But they were shocked to discover the same payment. “You have made THEM equal to US,” they said. They felt they deserved more, for they had borne the burden of the day. They had worked through the scorching heat. Certainly their labor was worth more.
But this master didn’t oblige. “Did you not agree with me on you wage?” He asked. He had not robbed them in the slightest.
I think the attitude of the early morning laborers often creeps into the modern heart. This is part of the reason church leaders have a hard time celebrating the next generation. We remember all the work we’ve endured. We remember the hard times, the scorching heat. It can be difficult for people who’ve gone through years of service to have joy for those who’ve come recently.

---------------

## What to work on
1. According to the passage about the laborers' pay, who has a hard time celebrating the next generation?
2. Continue the passage about the laborers' pay, starting after its final sentence.

---------------

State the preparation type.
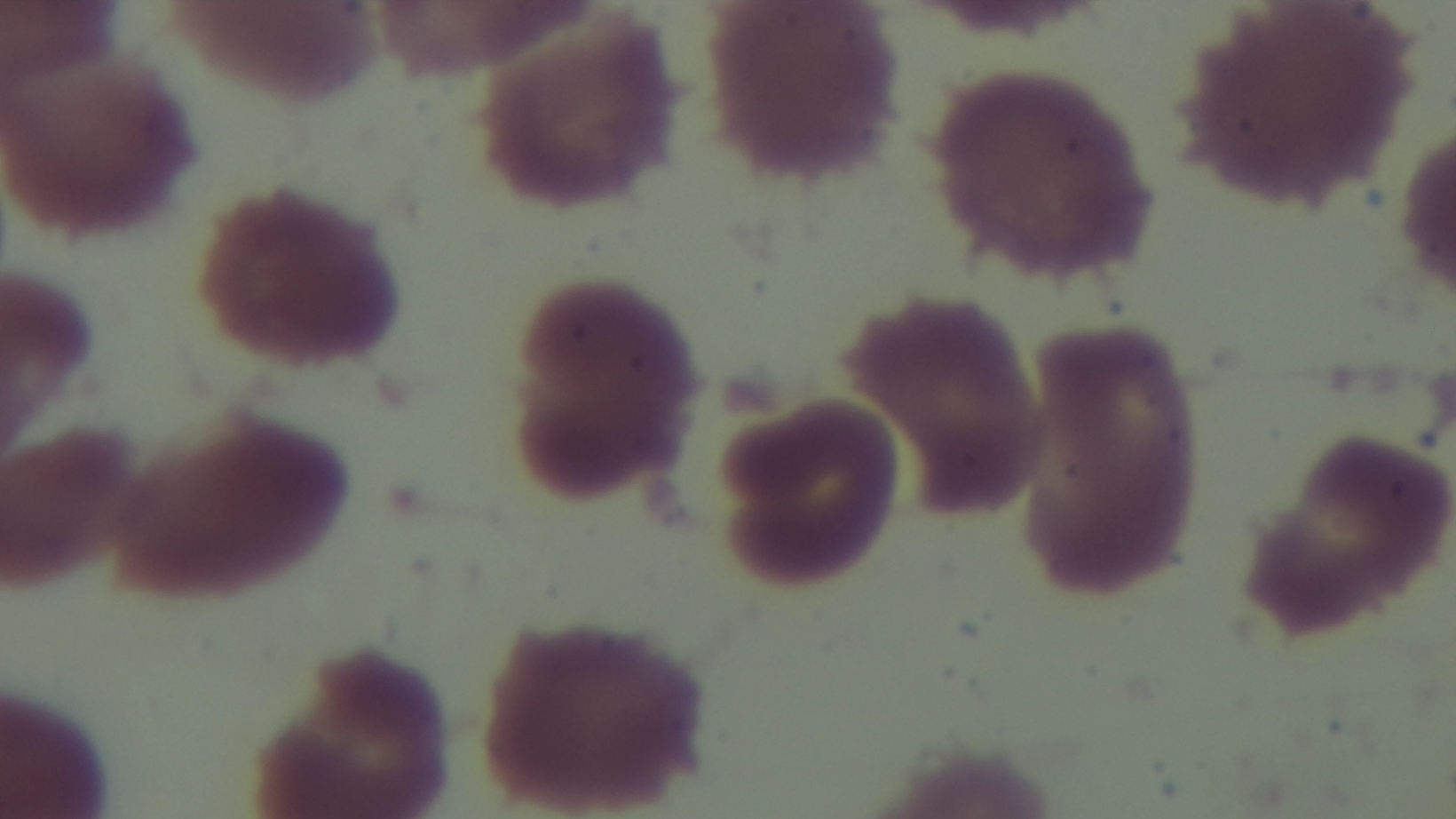
It is a thin blood film.

malaria status = uninfected
modality = light microscopy
field of view = single
capture = mounted 4K digital camera
objective = 100x oil immersion
stain = Giemsa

---------------

## Results in order
1. Church leaders have a hard time celebrating the next generation.

2.
But Christ rewards us for our faithfulness to the hours he’s asked US to work. Not THEIR hours, but OURS. We don’t choose when we are born, when we are called. We cannot choose the generation we are part of. It makes no sense to begrudge someone for the hour they showed up. He is a good Master, and however He rewards us is grace.
My whole life I’ve heard of the glorious days of the Jesus Movement of the 60s and 70s. Born in 1978, I missed it entirely. But I’ve heard the stories. At times, I’ve been envious of those days, wishing I’d been there. Now my temptation is to belittle the millenials behind me. But all of this is futile, for there is a work to do today.
My resolution: Do MY job, because I certainly cannot do anyone else's.